Task objective ::
What is needed is the full listing written out exactly, minus the pictures.
(Given material)
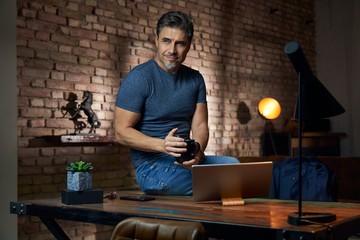 Older man working at desk using tablet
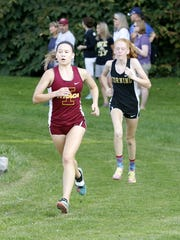 Ithaca's Lizzy Rayle leads Corning's Claire Mason on their way to a 1-2 finish in the girls race at the 2017 STAC West championships at Pirozzolo Park in West Elmira.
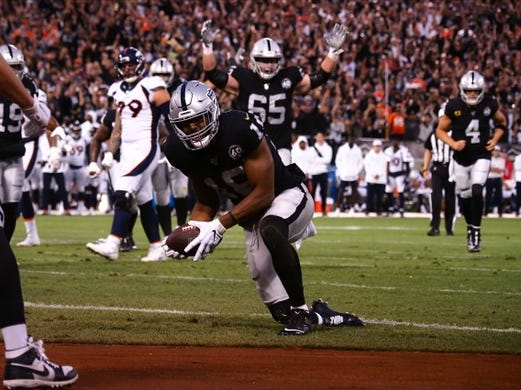 Sep 9, 2019; Oakland, CA, USA; Oakland Raiders wide receiver Tyrell Williams (16) scores a touchdown against the Denver Broncos during the first quarter at Oakland Coliseum. Mandatory Credit: Kelley L Cox-USA TODAY Sports
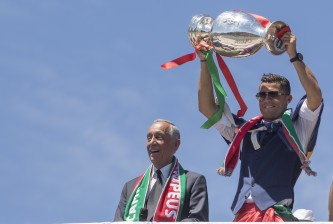 LISBON, PORTUGAL - JULY 11: Portuguese forward Cristiano Ronaldo (R) and Portuguese President Marcelo Rebelo de Sousa (L) showing the European cup to the supporters during the meeting with the Portuguese President Marcelo Rebelo de Sousa for the Portugal Euro 2016 Victory ceremonies at Lisbon on July 11, 2016 in Lisbon, Portugal.  (Photo by Carlos Rodrigues/Getty Images)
(End Given material)
Solution to this problem ::
 Older man working at desk using tablet
 Ithaca's Lizzy Rayle leads Corning's Claire Mason on their way to a 1-2 finish in the girls race at the 2017 STAC West championships at Pirozzolo Park in West Elmira.
 Sep 9, 2019; Oakland, CA, USA; Oakland Raiders wide receiver Tyrell Williams (16) scores a touchdown against the Denver Broncos during the first quarter at Oakland Coliseum. Mandatory Credit: Kelley L Cox-USA TODAY Sports
 LISBON, PORTUGAL - JULY 11: Portuguese forward Cristiano Ronaldo (R) and Portuguese President Marcelo Rebelo de Sousa (L) showing the European cup to the supporters during the meeting with the Portuguese President Marcelo Rebelo de Sousa for the Portugal Euro 2016 Victory ceremonies at Lisbon on July 11, 2016 in Lisbon, Portugal.  (Photo by Carlos Rodrigues/Getty Images)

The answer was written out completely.